We’ve come a long way since our founding in 1997. That was the year a small group of faculty petitioned the University administration to convert the Graduate School Teaching Resource Room into a formal teaching center, serving both faculty and graduate students at SLU. (Click on this link for more on the Center’s history.) Today, 15 years later, the Center is enjoying its strongest period of growth to date; we officially have moved out of our period of formation and into a period of transformation. In the last year, we’ve seen our staff size double and the demand for our services sky-rocket. Perhaps most importantly, we’ve begun to realize the dreams of all those faculty who first imagined the Center into being: increasingly, educators across our campus look to us as leaders and agents of change (particularly as they seek to find new ways of creating engaging and relevant learning experiences), not merely as a resource for good information.
This shift – from information to what we might call transformation – mirrors a shift in higher education more broadly, even as it embodies the pedagogical aims the Jesuits have been meeting for almost 500 years. Transformative education has long been the commitment of Jesuit institutions generally and of Saint Louis University specifically. And in a historical moment where all of us are asking, What does a Catholic, Jesuit education in the 21st Century look like?, it’s more important than ever to consider the question, What does effective teaching look like at a Jesuit institution in the 21st Century? To my mind, it looks like creating engaging, learner-centered educational experiences rooted in both innovation (21st Century) and reflection (Jesuit).
So, when we were asked to consider a name change for the Center (a request that appealed to me, given the emptiness the word “excellence” can have these days), my first commitment was that we would add “learning” to the name. (After all, as the old saying goes, “you aren’t teaching if no one is learning.”) But in the spirit of magis, I knew there was more to it than that. Ultimately, we wanted a name that captured both our Jesuit values and heritage and the innovations demanded of a 21st Century university. And I believe we captured that balance nicely.
As befits my English Literature background, I’d like just to “unpack” a few of the layers implicit in the new name, which might not be obvious to everyone:
- Reflection: This hallmark of Jesuit education and Ignatian spirituality is essential to an act transformation; without reflecting carefully on previous experiences, one cannot see the higher purpose or greater good to which those experiences, ideally, contribute.
- Innovation: Transformation is predicated upon some new way of looking at an old problem, a creative insight that opens up some formerly-closed system; in its oldest usage, “to innovate” means simply, “to renew, to alter, to make new.” Given Fr. Reinert’s willingness to innovate – to admit women and students of color in the early half of the 20th Century – the Center that bears his name should embrace innovation.
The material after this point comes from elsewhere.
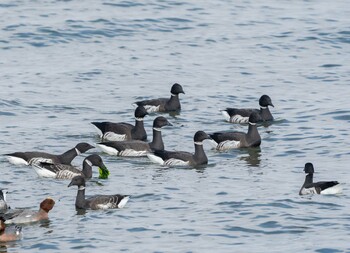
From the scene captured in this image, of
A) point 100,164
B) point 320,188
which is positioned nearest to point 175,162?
point 100,164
- Transformative Learning Theories: The Jesuit commitment to care for and educate the “whole person” (cura personalis) is echoed by theories of learning that foreground the transformative potential of deep, meaningful educational experiences.
- Reciprocity: Ultimately, in moving from a noun (“excellence”) to an adjective, we’re pointing at an underlying reciprocity that exists in truly transformative teaching: when teaching is transformed, learning is transformed, and both the teacher and the learner come away changed.
As Saint Louis University seeks to increase the transformative potential of the education it offers (for both its students and the world they will create upon leaving) and to transform its modes of delivering education to more people, in more places (a social justice commitment, among other things)—in light of all this, it seems only fitting that the Center would seek to transform the teaching and the learning that happens here. And as we look ahead at the coming years, we anticipate a surge in new Center programs, services, and audiences across the institution, as well as a surge in national and international recognition as a top-tier teaching center, all of which will (we hope) position us to be a transformative presence, both on campus and off.
That’s an ambitious set of goals. And they can’t be met with a simple name change. But the work has already begun, our transformation is already underway. And so, officially, and for the first time ever, I offer you greetings from the Paul C. Reinert, S.J. Center for Transformative Teaching and Learning. We look forward to seeing you soon.